Dans le document source, à quel objet le livre est-il d'abord assimilé, en tant qu'objet transitionnel au sens de Donald Winnicott ?

__Document source__:
────────

L’essai témoigne d’un véritable effort de pensée de l’auteure contre elle-même, contre certains penchants de sa formation. Et c’est un livre engagé au sens où l’auteure est entièrement impliquée : comme universitaire, comme lectrice, comme mère qui lit avec son enfant. Avec beaucoup de courage – celui de douter, celui de répondre aux objections possibles, celui d’aller à la difficulté. C’est un livre attachant donc, ne serait-ce que par son absence totale de démagogie, le fait qu’il se situe en dehors des querelles éreintantes entre pédagogistes et « républicains ». Attachant aussi parce que, dans un langage simple et élégant, l’auteure, capable de s’extraire de sa position de mandarin et de décloisonner ses différentes personnalités, fait appel à des concepts ardus sans leur ajouter l’hermétisme formel de rigueur. C’est un livre de libre-pensée au sens littéral.
Hélène Merlin-Kajman veut défendre la littérature, et non sa propre Église de chirurgiens chercheurs de la langue. Elle n’hésite donc pas à désacraliser, ce qui est justement une manière de démontrer la puissance de la lecture. Ainsi, le livre est d’abord appréhendé comme un « doudou », un de ces fameux objets transitionnels définis par Donald Winnicott qui aident le petit humain à ménager le lien entre l’interne et le monde.Mais, pour que la transition s’opère, il est nécessaire qu’il existe des conteurs donnant accès à ce monde, à cette seconde voix qui dit : « Il était une fois ». C’est la fonction essentielle de ceux qui lisent des livres aux enfants. Il est nécessaire qu’il existe des espaces à cet effet. Il est nécessaire aussi qu’il existe des textes aux vertus transitionnelles. La lecture commence par l’écoute de l’adulte qui lit à voix haute et déploie un théâtre où le jeu de l’association va se déployer. Dans ce théâtre, la transmission et la réception se confondent, et c’est ainsi que la littérature est avant tout un partage. Elle le restera pour le futur lecteur, qui aura besoin de livres, car – ici pointe Lacan – « l’acceptation de la réalité est une tâche sans fin ».

────────

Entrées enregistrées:
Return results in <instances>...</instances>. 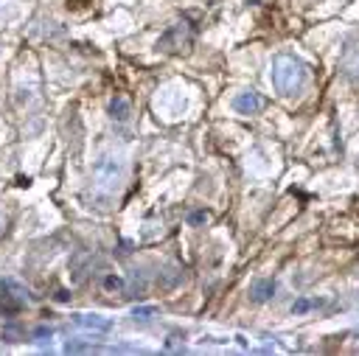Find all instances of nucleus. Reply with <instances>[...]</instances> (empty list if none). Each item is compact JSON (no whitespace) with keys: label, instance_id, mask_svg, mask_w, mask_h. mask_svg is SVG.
Here are the masks:
<instances>
[{"label":"nucleus","instance_id":"8","mask_svg":"<svg viewBox=\"0 0 359 356\" xmlns=\"http://www.w3.org/2000/svg\"><path fill=\"white\" fill-rule=\"evenodd\" d=\"M314 306H320V300H297V303H292V311L294 314H303V311H309V308H314Z\"/></svg>","mask_w":359,"mask_h":356},{"label":"nucleus","instance_id":"9","mask_svg":"<svg viewBox=\"0 0 359 356\" xmlns=\"http://www.w3.org/2000/svg\"><path fill=\"white\" fill-rule=\"evenodd\" d=\"M154 314H157V311H154L151 306H140V308H135V311H132V317H135V320H140V322H146V320H151Z\"/></svg>","mask_w":359,"mask_h":356},{"label":"nucleus","instance_id":"13","mask_svg":"<svg viewBox=\"0 0 359 356\" xmlns=\"http://www.w3.org/2000/svg\"><path fill=\"white\" fill-rule=\"evenodd\" d=\"M3 221H6V216H3V213H0V233H3Z\"/></svg>","mask_w":359,"mask_h":356},{"label":"nucleus","instance_id":"11","mask_svg":"<svg viewBox=\"0 0 359 356\" xmlns=\"http://www.w3.org/2000/svg\"><path fill=\"white\" fill-rule=\"evenodd\" d=\"M348 70H351V73H353V76H359V56H356V59H353V62H351V64H348Z\"/></svg>","mask_w":359,"mask_h":356},{"label":"nucleus","instance_id":"6","mask_svg":"<svg viewBox=\"0 0 359 356\" xmlns=\"http://www.w3.org/2000/svg\"><path fill=\"white\" fill-rule=\"evenodd\" d=\"M129 115H132V104L123 95H115L109 101V118L118 121V123H123V121H129Z\"/></svg>","mask_w":359,"mask_h":356},{"label":"nucleus","instance_id":"1","mask_svg":"<svg viewBox=\"0 0 359 356\" xmlns=\"http://www.w3.org/2000/svg\"><path fill=\"white\" fill-rule=\"evenodd\" d=\"M269 78H272V87L280 95H294V93H300L306 87L309 70H306V64L300 59H294L289 53H280L269 64Z\"/></svg>","mask_w":359,"mask_h":356},{"label":"nucleus","instance_id":"7","mask_svg":"<svg viewBox=\"0 0 359 356\" xmlns=\"http://www.w3.org/2000/svg\"><path fill=\"white\" fill-rule=\"evenodd\" d=\"M272 294H275V280H272V278H266V280H255L252 289H250V297H252L255 303H266Z\"/></svg>","mask_w":359,"mask_h":356},{"label":"nucleus","instance_id":"2","mask_svg":"<svg viewBox=\"0 0 359 356\" xmlns=\"http://www.w3.org/2000/svg\"><path fill=\"white\" fill-rule=\"evenodd\" d=\"M194 34H196L194 22H191L188 17H182V20L171 22V25L165 28V34L157 39V50H163V53H182V50L191 48Z\"/></svg>","mask_w":359,"mask_h":356},{"label":"nucleus","instance_id":"3","mask_svg":"<svg viewBox=\"0 0 359 356\" xmlns=\"http://www.w3.org/2000/svg\"><path fill=\"white\" fill-rule=\"evenodd\" d=\"M93 177H95V182H98L101 188L115 191V188L121 185V179H123V163H121L118 157H112V154H104V157L95 160Z\"/></svg>","mask_w":359,"mask_h":356},{"label":"nucleus","instance_id":"10","mask_svg":"<svg viewBox=\"0 0 359 356\" xmlns=\"http://www.w3.org/2000/svg\"><path fill=\"white\" fill-rule=\"evenodd\" d=\"M104 286H107V289H109V292H112V289H115V292H118V289H123V280H121V278H115V275H109V278H107V280H104Z\"/></svg>","mask_w":359,"mask_h":356},{"label":"nucleus","instance_id":"12","mask_svg":"<svg viewBox=\"0 0 359 356\" xmlns=\"http://www.w3.org/2000/svg\"><path fill=\"white\" fill-rule=\"evenodd\" d=\"M205 219H208L205 213H194V216H191V221H205Z\"/></svg>","mask_w":359,"mask_h":356},{"label":"nucleus","instance_id":"4","mask_svg":"<svg viewBox=\"0 0 359 356\" xmlns=\"http://www.w3.org/2000/svg\"><path fill=\"white\" fill-rule=\"evenodd\" d=\"M264 107H266V101H264V95L255 93V90H244V93H238V95L233 98V109H236L238 115H258Z\"/></svg>","mask_w":359,"mask_h":356},{"label":"nucleus","instance_id":"5","mask_svg":"<svg viewBox=\"0 0 359 356\" xmlns=\"http://www.w3.org/2000/svg\"><path fill=\"white\" fill-rule=\"evenodd\" d=\"M73 322L79 328L93 331V334H109L112 331V320L104 314H73Z\"/></svg>","mask_w":359,"mask_h":356}]
</instances>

────────

__Réponse écrite__:
À un « doudou ».